§ **Task directions**
Summarize the passage below on Zimbabwe's gold trade in two sentences.

§ **Page extract**
**********

The big, established
speculators, who deal in gold, diamonds, cigarettes and currency,
will do what they have to, and maintain the system from which they
profit, which means bribes - some call it "commission" - paid out
at every tier of their operations. And however distasteful that
system might be, it does keep the economy going.
The Reserve Bank
of Zimbabwe, which is not restricted by any laws to maintain the
absurd price they officially pay for gold, also breaks its own price
rules all the time.
It officially
pays producers ZIM$16 000 (about R500) a gram for gold, and gives
them written receipts from the mint, known as Fidelity Printers,
on that basis. At the official exchange rate of ZIM$250 to the dollar,
that is quite a generous $64 (about R470) a gram.
But the real,
parallel or black market exchange rate is more like ZIM$10 000 to
the dollar (and rising) so ZIM$16 000 a gram translates into only
$1,6 (R11,80).
Even for Zimbabwe,
this is absurd, so in reality, Fidelity Printers is paying the gold
producers (in cash of course,) ZIM$60 000. At the parallel rate,
that is $6 a gram, still slightly more than a quarter of the world
price for gold - about $21 a gram - which is what the Reserve Bank
gets when it sells the gold internationally. But it's the best the
gold producers can get, officially.
Even though they
are being ripped off, the gold dealers must conduct these transactions
from luxury 4x4s in pot-holed shopping malls or at private houses,
because they are getting more than they "should" be getting - in
the cloud cuckoo-land official world where one dollar is worth only
ZIM$250.
So the gold producer,
yearning to be legal but trying to stay alive, is forced to sell
a minimum to the government and to flog the bulk of his gold to
traders who pay him about two-thirds of what he would get on the
open market.
Several key officials
in the government's quite well-manned and regulated mining departments
spend their days twiddling their thumbs, because officials from
the Reserve Bank of Zimbabwe have unofficially taken over their
jobs.

**********

§ **Dataset rows**

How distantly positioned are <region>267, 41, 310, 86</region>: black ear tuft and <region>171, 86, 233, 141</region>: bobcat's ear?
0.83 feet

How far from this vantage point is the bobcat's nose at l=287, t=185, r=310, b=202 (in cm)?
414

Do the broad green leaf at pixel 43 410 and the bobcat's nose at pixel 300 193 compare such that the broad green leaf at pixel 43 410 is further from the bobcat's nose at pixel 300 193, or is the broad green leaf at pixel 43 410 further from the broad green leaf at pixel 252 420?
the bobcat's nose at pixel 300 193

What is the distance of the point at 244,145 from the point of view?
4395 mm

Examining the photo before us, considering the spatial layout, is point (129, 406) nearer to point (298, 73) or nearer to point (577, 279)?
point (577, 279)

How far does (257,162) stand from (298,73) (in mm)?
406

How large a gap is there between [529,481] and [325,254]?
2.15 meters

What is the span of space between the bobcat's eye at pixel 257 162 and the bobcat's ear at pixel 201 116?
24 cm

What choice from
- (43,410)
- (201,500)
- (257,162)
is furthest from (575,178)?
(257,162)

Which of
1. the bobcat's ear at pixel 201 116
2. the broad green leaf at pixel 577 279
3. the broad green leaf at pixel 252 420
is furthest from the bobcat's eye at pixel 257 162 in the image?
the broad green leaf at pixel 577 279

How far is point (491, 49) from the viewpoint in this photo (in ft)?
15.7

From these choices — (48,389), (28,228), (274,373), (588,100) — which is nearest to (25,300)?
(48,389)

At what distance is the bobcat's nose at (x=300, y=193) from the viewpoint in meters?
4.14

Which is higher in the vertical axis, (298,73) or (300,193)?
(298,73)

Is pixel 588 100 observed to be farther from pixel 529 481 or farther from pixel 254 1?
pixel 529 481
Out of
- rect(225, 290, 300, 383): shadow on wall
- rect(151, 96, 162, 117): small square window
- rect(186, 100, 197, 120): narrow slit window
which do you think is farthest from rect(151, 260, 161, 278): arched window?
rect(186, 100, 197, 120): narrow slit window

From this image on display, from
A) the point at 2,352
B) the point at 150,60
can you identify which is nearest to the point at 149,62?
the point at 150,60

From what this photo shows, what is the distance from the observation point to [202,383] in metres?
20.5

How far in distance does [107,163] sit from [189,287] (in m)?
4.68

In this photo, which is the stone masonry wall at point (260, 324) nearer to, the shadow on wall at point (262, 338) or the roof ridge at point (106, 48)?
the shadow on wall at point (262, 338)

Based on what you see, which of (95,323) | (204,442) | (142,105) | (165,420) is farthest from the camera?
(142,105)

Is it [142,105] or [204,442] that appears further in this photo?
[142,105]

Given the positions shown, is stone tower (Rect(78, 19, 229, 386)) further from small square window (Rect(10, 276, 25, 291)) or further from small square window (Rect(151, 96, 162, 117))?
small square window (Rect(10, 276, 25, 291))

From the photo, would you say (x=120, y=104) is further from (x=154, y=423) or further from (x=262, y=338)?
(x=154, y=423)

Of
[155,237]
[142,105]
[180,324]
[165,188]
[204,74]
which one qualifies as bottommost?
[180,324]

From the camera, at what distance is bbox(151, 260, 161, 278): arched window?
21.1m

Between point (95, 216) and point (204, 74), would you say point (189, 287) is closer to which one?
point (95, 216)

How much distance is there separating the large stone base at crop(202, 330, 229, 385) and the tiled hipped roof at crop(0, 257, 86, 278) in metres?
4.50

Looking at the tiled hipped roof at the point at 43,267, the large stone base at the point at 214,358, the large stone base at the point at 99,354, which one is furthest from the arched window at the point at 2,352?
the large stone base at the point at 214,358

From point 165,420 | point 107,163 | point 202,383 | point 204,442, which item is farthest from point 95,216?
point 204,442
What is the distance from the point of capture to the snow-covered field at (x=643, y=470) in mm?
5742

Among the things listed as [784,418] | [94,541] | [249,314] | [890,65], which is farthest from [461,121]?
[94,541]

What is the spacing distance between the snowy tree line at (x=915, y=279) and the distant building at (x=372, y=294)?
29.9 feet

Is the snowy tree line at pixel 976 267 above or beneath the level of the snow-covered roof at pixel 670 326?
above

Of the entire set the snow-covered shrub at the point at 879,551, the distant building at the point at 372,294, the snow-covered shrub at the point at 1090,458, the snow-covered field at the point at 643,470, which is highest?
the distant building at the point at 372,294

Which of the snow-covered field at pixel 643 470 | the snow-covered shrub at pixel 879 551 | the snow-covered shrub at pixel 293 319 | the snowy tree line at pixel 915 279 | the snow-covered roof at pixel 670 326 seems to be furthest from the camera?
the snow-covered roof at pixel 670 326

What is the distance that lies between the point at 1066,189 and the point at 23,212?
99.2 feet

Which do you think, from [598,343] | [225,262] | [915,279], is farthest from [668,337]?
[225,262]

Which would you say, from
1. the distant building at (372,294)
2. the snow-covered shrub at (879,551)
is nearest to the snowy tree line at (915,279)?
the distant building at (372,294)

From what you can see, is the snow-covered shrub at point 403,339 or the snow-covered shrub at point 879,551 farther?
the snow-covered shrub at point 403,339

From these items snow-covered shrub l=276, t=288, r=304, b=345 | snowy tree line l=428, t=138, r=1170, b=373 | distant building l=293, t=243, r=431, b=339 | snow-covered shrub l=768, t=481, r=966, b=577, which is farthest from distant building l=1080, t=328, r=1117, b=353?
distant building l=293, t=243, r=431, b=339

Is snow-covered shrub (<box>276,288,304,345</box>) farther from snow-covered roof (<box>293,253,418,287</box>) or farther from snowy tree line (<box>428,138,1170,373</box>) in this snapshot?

**********

§ **Written response**
The Reserve Bank of Zimbabwe officially pays ZIM$16 000 a gram for gold, which at the parallel exchange rate is worth only about $1,6, so its mint, Fidelity Printers, actually pays producers ZIM$60 000 in cash, still only slightly more than a quarter of the world price the bank gets when it sells the gold internationally. Producers therefore sell a minimum to the government and the bulk to traders who pay about two-thirds of the open-market value, while key officials in the mining departments sit idle because Reserve Bank officials have unofficially taken over their jobs.